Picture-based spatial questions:
┌──

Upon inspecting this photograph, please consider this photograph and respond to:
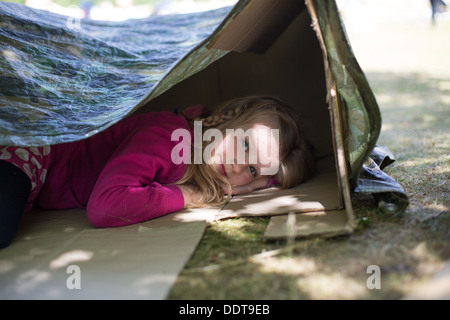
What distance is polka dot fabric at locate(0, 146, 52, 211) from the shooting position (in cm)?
201

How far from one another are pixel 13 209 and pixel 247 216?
3.40ft

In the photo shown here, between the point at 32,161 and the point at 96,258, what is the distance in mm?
724

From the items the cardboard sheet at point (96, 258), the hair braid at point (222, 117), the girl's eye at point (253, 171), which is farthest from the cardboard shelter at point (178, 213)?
the hair braid at point (222, 117)

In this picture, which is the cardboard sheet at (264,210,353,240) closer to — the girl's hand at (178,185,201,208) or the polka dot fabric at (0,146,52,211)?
the girl's hand at (178,185,201,208)

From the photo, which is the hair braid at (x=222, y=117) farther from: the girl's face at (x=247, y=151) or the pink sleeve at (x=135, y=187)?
the pink sleeve at (x=135, y=187)

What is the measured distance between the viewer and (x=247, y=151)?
2223mm

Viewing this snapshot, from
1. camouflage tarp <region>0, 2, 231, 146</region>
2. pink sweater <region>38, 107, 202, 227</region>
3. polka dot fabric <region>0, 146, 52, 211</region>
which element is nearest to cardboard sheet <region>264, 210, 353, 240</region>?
pink sweater <region>38, 107, 202, 227</region>

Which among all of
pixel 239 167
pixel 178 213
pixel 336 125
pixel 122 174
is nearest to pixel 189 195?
pixel 178 213

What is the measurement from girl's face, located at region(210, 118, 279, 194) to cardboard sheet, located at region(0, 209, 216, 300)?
0.27 metres

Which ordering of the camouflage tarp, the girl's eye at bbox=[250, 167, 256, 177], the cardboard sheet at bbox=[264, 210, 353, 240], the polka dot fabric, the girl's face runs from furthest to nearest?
the girl's eye at bbox=[250, 167, 256, 177]
the girl's face
the polka dot fabric
the camouflage tarp
the cardboard sheet at bbox=[264, 210, 353, 240]

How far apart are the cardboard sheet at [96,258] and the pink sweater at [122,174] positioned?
0.08 metres

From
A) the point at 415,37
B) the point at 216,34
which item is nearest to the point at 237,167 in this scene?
the point at 216,34

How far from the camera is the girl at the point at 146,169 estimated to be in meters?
1.95

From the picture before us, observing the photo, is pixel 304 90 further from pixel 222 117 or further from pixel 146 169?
pixel 146 169
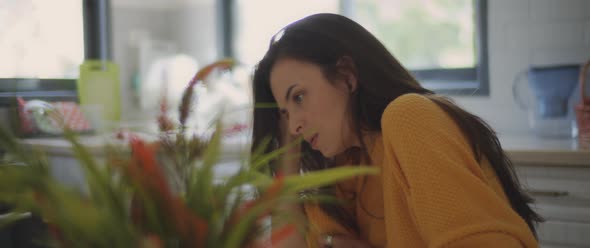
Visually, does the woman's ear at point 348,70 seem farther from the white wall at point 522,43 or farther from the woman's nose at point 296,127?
the white wall at point 522,43

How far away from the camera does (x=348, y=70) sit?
3.35 feet

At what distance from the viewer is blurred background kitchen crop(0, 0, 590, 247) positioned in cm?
148

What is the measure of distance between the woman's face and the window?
109 centimetres

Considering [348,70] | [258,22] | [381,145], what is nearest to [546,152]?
[381,145]

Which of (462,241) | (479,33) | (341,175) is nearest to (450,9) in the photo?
(479,33)

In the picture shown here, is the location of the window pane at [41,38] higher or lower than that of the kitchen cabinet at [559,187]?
higher

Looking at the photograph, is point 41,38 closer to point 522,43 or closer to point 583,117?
point 522,43

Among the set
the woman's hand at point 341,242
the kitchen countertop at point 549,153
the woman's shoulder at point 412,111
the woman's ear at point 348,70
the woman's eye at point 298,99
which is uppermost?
the woman's ear at point 348,70

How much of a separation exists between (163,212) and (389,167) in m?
0.55

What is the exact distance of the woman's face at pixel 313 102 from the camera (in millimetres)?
982

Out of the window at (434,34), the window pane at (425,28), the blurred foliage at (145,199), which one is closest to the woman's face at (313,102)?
the blurred foliage at (145,199)

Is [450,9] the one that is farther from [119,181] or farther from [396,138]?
[119,181]

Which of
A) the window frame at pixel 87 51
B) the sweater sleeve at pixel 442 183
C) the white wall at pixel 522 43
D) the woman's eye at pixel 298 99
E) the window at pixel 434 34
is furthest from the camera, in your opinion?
the window frame at pixel 87 51

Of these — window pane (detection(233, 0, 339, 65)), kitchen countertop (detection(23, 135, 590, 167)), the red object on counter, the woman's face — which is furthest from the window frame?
the red object on counter
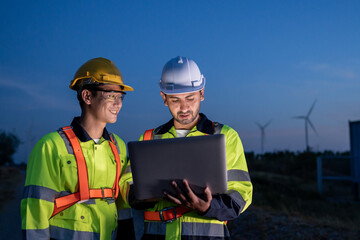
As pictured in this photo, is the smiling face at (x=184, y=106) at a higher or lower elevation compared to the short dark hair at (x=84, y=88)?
lower

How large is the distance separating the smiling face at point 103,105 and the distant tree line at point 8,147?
7946cm

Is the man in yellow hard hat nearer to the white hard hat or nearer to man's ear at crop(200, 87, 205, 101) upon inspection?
the white hard hat

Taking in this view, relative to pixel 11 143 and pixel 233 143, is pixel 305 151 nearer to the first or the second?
pixel 233 143

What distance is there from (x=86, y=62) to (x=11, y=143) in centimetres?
8365

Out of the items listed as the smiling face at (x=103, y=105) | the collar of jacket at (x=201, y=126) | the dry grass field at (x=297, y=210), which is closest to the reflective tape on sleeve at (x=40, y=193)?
the smiling face at (x=103, y=105)

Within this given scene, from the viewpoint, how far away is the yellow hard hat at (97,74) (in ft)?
11.3

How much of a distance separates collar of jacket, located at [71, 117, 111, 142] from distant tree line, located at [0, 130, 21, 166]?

└──

- _EXERCISE DESCRIPTION_:
Lay out the listing above as a Markdown table with the columns "Row" and "Line", one line per row, from the line with "In the photo shown" to the line with "0.27 metres", both included and blank lines omitted.

- _REPLY TO THE TASK_:
| Row | Line |
|---|---|
| 1 | In the photo shown here, between the point at 32,161 and the point at 96,258, what is the distance in mm? |
| 2 | 724 |
| 3 | From the items the cardboard sheet at point (96, 258), the hair braid at point (222, 117), the girl's eye at point (253, 171), which is farthest from the cardboard shelter at point (178, 213)? |
| 4 | the hair braid at point (222, 117) |
| 5 | In this picture, which is the cardboard sheet at (264,210,353,240) closer to — the girl's hand at (178,185,201,208) or the polka dot fabric at (0,146,52,211)? |
| 6 | the girl's hand at (178,185,201,208) |
| 7 | From the photo, which is the hair braid at (x=222, y=117) farther from: the girl's face at (x=247, y=151) or the pink sleeve at (x=135, y=187)? |
| 8 | the pink sleeve at (x=135, y=187) |
| 9 | What is the measured distance between the viewer and (x=247, y=151)? |
| 10 | 2223mm |
| 11 | Viewing this snapshot, from |
| 12 | 1. camouflage tarp <region>0, 2, 231, 146</region> |
| 13 | 2. pink sweater <region>38, 107, 202, 227</region> |
| 14 | 3. polka dot fabric <region>0, 146, 52, 211</region> |
| 15 | which element is nearest to cardboard sheet <region>264, 210, 353, 240</region>? |
| 16 | pink sweater <region>38, 107, 202, 227</region> |
| 17 | Which among all of |
| 18 | pixel 239 167 |
| 19 | pixel 178 213 |
| 20 | pixel 336 125 |
| 21 | pixel 122 174 |
| 22 | is nearest to pixel 189 195? |
| 23 | pixel 178 213 |
| 24 | What is the measurement from girl's face, located at region(210, 118, 279, 194) to cardboard sheet, located at region(0, 209, 216, 300)? |
| 25 | 0.27 metres |